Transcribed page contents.

----

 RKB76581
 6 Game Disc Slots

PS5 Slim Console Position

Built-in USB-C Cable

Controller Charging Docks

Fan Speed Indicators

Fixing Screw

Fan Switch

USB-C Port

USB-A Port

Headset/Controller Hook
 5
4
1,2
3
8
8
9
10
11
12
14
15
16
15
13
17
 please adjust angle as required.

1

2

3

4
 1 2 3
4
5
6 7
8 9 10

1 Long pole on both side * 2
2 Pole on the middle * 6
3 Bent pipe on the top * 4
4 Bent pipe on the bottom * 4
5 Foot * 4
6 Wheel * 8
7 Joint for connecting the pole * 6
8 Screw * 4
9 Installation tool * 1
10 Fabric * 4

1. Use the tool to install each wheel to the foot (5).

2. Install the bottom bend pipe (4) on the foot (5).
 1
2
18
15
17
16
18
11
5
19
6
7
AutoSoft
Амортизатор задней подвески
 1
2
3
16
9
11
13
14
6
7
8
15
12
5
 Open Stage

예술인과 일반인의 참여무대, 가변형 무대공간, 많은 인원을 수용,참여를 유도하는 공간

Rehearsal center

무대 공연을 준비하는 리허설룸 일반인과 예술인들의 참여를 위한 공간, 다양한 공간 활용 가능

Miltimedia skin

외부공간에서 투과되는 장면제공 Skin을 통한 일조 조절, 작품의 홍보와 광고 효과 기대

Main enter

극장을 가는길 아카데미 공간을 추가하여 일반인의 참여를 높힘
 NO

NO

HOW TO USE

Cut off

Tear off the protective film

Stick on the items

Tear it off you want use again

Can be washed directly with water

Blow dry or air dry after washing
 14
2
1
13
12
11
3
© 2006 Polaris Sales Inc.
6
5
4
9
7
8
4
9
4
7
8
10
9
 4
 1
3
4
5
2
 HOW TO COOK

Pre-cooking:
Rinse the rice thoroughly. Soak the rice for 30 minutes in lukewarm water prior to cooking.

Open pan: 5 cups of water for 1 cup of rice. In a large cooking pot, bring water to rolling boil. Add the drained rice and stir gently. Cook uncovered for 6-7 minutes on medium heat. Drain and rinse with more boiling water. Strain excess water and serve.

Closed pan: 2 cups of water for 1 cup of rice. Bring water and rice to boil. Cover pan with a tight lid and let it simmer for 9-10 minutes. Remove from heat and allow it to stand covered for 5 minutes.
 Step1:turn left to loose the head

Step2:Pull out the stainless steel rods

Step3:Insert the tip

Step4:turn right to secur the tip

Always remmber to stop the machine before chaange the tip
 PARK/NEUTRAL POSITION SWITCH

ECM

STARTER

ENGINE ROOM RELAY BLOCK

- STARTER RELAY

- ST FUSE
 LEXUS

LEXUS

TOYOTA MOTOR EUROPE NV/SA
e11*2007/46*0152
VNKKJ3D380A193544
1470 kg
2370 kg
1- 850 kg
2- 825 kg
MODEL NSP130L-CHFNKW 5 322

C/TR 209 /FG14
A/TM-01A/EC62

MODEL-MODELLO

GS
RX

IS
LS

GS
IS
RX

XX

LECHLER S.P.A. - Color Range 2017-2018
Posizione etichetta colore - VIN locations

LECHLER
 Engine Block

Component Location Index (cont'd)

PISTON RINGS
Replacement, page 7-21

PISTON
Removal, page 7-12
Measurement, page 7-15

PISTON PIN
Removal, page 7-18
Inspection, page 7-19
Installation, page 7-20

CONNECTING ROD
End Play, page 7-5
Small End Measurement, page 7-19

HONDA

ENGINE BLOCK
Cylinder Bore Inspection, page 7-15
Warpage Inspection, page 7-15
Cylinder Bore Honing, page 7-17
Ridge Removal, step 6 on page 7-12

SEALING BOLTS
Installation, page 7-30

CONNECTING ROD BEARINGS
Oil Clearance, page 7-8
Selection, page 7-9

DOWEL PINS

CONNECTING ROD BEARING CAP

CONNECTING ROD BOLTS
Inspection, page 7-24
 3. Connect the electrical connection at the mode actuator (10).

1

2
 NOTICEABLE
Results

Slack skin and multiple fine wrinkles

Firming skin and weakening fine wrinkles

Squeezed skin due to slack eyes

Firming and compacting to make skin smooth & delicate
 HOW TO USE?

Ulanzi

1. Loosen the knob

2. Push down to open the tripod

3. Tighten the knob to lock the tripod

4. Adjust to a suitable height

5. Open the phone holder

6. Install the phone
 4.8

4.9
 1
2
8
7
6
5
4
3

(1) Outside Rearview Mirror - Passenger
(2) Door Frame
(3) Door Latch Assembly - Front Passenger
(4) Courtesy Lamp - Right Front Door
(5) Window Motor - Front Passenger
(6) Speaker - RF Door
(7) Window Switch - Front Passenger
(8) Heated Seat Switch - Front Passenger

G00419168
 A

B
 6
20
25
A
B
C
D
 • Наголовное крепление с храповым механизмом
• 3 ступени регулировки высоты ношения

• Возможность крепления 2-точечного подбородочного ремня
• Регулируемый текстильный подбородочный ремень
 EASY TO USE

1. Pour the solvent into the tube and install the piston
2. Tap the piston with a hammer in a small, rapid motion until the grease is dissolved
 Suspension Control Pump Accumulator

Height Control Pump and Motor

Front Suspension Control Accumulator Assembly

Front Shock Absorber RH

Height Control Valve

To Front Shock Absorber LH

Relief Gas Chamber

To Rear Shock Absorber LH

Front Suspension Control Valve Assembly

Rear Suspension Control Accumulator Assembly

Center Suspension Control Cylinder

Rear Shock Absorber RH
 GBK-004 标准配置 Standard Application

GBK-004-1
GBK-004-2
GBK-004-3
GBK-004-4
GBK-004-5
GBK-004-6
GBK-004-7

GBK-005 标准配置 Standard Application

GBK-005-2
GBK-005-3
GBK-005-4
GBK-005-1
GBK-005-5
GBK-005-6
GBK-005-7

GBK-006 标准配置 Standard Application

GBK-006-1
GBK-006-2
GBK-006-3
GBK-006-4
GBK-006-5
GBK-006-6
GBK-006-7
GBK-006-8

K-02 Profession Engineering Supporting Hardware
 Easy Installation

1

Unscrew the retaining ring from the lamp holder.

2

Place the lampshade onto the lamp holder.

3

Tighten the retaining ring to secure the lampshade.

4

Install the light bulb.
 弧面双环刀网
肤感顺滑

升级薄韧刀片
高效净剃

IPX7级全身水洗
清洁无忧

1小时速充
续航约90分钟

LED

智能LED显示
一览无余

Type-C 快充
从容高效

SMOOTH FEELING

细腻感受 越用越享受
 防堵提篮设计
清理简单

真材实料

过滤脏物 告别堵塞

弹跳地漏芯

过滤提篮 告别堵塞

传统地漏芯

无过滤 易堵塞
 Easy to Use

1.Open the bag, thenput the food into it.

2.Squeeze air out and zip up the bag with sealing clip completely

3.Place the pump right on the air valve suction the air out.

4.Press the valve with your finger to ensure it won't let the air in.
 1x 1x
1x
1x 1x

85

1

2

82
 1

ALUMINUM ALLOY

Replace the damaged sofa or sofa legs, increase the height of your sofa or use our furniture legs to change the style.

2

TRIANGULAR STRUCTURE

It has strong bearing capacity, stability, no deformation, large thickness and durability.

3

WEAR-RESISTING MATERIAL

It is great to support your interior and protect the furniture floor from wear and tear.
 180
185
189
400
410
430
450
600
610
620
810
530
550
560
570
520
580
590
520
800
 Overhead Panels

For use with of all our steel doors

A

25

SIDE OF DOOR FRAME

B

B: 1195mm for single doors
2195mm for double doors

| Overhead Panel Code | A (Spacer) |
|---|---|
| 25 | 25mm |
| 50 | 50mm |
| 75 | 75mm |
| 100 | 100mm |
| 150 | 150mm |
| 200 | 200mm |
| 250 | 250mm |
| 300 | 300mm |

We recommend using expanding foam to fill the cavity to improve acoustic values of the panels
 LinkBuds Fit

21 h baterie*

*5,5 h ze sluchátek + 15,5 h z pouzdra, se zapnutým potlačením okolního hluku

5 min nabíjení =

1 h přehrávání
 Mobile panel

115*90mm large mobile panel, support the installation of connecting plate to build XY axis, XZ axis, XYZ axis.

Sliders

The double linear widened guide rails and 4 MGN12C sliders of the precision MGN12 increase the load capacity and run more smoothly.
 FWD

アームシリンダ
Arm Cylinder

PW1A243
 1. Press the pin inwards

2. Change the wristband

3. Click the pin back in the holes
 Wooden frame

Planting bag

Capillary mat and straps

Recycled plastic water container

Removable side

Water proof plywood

----

TASK GOAL. Lines with "tripod" in the records above: copy every one of them.

ANSWER BOX.
2. Push down to open the tripod
3. Tighten the knob to lock the tripod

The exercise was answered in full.